Les effets de la fermeture du chemin Roxham, il y a une semaine, commencent à se faire sentir au sud de la frontière. Après avoir passé plusieurs jours en détention du côté canadien, de nombreux demandeurs d'asile sont refoulés vers la petite ville de Plattsburgh, où aucune infrastructure n'est prévue pour les accueillir.

«Ne pleure pas, ça va bien aller.» 

Le chauffeur de taxi tient le visage de la jeune femme dans ses mains et lui offre ces quelques mots de réconfort avant d’enlacer tour à tour les membres de la petite famille qui s’engouffre dans l’autobus Greyhound en direction de New York. 

«Ils veulent se rendre à Philadelphie. Ils disent qu’ils ont des amis là-bas», explique le chauffeur, qui a refusé de donner son nom. Originaire de Turquie, la famille venait d’être refoulée aux États-Unis par les agents des services frontaliers du Canada. C’est lui qui les avait conduits au chemin Roxham samedi dernier, un jour à peine après la fermeture de ce passage irrégulier.

Ils sont moins nombreux ces derniers jours à transiter par la station-service Mountain Mart qui fait office de station de bus à Plattsburgh, à une trentaine de kilomètres au sud de la frontière. Et s’ils le font, c’est généralement pour retracer leurs pas vers le sud, après avoir été expulsés du Canada.

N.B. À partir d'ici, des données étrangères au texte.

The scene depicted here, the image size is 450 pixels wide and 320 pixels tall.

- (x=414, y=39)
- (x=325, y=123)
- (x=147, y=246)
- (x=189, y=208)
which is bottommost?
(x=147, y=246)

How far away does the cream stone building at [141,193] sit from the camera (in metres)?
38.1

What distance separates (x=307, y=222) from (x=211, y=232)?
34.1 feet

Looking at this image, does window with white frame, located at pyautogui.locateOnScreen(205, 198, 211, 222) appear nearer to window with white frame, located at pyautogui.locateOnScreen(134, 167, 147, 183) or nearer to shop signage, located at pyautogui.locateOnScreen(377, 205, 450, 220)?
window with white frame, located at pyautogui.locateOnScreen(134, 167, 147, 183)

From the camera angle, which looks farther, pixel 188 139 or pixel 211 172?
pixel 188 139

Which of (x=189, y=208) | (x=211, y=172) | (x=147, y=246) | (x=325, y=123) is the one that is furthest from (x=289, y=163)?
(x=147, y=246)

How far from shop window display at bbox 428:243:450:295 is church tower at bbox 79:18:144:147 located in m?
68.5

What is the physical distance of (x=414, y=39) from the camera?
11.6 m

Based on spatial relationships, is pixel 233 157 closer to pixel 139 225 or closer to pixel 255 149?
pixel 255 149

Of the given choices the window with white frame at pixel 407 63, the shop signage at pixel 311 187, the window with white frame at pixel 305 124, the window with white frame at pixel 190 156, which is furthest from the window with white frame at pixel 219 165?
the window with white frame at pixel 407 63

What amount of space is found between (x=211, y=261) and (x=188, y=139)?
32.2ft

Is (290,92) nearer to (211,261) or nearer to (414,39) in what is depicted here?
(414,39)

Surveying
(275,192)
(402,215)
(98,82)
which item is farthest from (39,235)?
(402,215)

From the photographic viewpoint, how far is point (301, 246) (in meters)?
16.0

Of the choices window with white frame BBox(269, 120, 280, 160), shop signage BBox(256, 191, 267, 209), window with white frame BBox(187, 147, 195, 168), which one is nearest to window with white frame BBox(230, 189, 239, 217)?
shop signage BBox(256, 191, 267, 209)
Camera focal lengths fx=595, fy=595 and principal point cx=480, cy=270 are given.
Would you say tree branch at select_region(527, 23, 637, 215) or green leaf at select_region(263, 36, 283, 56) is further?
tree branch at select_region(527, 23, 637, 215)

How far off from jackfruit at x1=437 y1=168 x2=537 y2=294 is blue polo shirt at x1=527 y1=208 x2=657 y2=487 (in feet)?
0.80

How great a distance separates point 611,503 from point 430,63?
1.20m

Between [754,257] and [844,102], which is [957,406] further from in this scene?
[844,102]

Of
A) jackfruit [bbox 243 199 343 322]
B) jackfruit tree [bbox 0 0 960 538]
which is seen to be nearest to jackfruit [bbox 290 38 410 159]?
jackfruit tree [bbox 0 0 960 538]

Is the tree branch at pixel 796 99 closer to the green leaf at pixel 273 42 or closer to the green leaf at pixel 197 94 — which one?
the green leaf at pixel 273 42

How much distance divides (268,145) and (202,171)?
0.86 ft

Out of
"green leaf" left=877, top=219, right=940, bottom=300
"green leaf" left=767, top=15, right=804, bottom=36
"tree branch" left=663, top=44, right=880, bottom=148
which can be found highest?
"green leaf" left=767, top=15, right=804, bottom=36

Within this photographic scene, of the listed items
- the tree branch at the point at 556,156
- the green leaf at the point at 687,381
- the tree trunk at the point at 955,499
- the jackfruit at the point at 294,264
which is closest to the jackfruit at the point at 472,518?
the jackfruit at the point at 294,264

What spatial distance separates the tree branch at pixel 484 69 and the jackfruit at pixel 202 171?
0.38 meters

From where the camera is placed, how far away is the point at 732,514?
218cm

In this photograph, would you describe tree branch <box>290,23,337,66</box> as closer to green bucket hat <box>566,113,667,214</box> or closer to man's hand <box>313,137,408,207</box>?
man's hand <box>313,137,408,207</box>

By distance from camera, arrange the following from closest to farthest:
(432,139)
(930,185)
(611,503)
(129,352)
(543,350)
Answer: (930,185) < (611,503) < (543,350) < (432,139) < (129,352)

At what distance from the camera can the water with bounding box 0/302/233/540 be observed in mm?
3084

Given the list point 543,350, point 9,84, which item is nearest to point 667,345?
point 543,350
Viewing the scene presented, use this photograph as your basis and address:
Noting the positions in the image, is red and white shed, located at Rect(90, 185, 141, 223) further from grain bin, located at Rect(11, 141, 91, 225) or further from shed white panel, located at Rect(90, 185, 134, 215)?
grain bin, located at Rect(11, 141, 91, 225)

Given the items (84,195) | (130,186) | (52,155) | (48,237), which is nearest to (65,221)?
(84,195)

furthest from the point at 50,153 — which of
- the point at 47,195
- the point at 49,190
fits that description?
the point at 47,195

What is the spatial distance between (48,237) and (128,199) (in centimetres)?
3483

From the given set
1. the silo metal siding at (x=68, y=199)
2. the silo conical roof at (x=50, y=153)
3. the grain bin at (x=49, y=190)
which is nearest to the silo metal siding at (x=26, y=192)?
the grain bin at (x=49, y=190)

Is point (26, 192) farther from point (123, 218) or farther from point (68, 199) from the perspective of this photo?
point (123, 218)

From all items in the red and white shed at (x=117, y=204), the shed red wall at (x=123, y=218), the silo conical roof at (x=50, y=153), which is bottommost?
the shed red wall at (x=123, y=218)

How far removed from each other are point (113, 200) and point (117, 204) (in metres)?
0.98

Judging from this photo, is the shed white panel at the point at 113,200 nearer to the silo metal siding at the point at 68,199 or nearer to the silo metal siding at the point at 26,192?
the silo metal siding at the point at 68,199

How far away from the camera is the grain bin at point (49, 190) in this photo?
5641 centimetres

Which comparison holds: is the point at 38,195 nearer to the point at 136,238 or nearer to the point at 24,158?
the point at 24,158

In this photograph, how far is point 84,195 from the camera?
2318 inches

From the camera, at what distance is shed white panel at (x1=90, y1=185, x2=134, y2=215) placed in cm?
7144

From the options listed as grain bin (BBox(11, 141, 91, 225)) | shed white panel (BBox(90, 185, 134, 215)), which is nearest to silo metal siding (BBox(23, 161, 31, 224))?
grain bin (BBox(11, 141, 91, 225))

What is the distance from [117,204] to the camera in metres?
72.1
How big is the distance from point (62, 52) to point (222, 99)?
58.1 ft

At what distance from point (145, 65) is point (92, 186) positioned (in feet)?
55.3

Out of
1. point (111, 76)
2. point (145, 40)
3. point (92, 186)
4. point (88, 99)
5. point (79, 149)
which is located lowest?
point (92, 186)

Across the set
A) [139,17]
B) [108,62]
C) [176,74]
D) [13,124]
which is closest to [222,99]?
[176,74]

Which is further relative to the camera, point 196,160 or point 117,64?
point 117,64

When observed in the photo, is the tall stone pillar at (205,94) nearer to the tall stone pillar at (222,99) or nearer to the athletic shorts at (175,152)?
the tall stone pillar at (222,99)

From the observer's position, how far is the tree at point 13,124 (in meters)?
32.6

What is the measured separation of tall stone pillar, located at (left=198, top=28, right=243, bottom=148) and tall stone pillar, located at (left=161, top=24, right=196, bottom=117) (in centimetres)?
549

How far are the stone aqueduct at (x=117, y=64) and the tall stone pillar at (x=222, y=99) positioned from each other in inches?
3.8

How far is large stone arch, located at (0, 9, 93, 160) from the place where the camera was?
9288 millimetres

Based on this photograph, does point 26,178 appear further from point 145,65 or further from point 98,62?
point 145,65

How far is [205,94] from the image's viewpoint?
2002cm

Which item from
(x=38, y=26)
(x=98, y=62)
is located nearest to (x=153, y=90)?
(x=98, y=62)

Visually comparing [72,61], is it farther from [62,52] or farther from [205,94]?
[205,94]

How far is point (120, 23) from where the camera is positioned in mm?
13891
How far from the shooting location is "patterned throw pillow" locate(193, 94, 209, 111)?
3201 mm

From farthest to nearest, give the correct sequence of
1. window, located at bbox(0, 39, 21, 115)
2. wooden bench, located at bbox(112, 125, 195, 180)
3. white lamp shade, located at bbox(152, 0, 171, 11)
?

Hamza (nom fictif), un artiste kurde originaire de Turquie, a passé cinq jours en détention dans les installations des services frontaliers canadiens, avant d’être renvoyé aux États-Unis. Malgré l’encre qui commence à s’effacer sur le bracelet que lui ont donné les autorités fédérales, on peut toujours lire «23-03-26», date à laquelle il a été appréhendé au chemin Roxham. Il nous a demandé de ne pas publier son vrai nom, pour ne pas nuire à son dossier s’il tente à nouveau d’immigrer au Canada.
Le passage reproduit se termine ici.